In Part II, “Analyzing Technical Debt”—Chapters 4, “Recognizing Technical Debt,” 5, “Technical Debt and the Source Code,” 6, “Technical Debt and Architecture,” and 7, “Technical Debt and Production”—we cover how to associate with a technical debt item some useful information that will help you reason about it, assess it, and make decisions. You will learn how to trace an item to its causes and its consequences. The causes of a technical debt item are the processes, decisions, action, lack of action, or events that trigger the existence of a technical debt item. The consequences of technical debt items are many: They affect the value of the system and the cost (past, present, and future), directly or through schedule delays or future loss of quality. These causes and consequences are not likely to be in the code; they surface in the processes and the environment of the project—for example, in the sales or the cost of support. Then we cover how to recognize technical debt and how technical debt manifests itself in source code, in the overall architecture of the system, and in the production infrastructure and delivery process. As you study technical debt more deeply, you’ll notice that it takes different forms, and your map of the technical debt territory will expand to include this variety in the technical debt landscape.

In Part III, “Deciding What Technical Debt to Fix”—Chapters 8, “Costing the Technical Debt,” and 9, “Servicing the Technical Debt”—we cover how to estimate the cost of technical debt items and decide what to fix. Decision making about the evolution of the system in most cases is driven by economic considerations, such as return on investment (for example, how much should you invest in the effort of software development in a given direction, and for what benefits?). For the technical debt items, we will consider principal and interest and associate elements of cost to reveal information about the resources to spend on remediation and the resulting cost savings of reducing recurring interest. We then revisit the technical debt items in the registry collectively and use information about the technical debt timeline to help determine which technical debt items should be paid off or serviced in some other way to ease the burden of technical debt: eliminate it, reduce it, mitigate it, or avoid it. We show how to make these decisions about technical debt reduction in the context of a business case that considers risk liability and opportunity cost.
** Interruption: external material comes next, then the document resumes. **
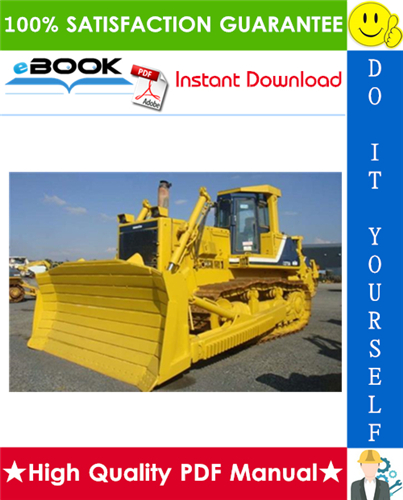 Thumbnail ☆☆ Best ☆☆ Komatsu D275A-2 Bulldozer Operation & Maintenance Manual (Serial Number: 10001 and up)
In Part IV, “Managing Technical Debt Tactically and Strategically”—Chapters 10, “What Causes Technical Debt?,” 11, “Technical Debt Credit Check,” 12, “Avoiding Unintentional Debt,” and 13, “Living with Your Technical Debt”—we provide guidance on how to manage technical debt. A key aspect of a successful technical debt management strategy is to recognize the causes in order to prevent future occurrences of technical debt items. Causes can be many, and they can be related to the business, the development process, how the team is organized, or the context of the project, to list a few. We present the Technical Debt Credit Check, which will help identify root causes of technical debt that show the need for software engineering practices that any team should incorporate into its software development activities to minimize the introduction of unintentional technical debt. The principles and practices you will have learned along the way make up a technical debt toolbox to assist you in managing technical debt.

At the end of each chapter, we recommend activities that you can do today and further reading related to the concepts, techniques, and ideas we discuss.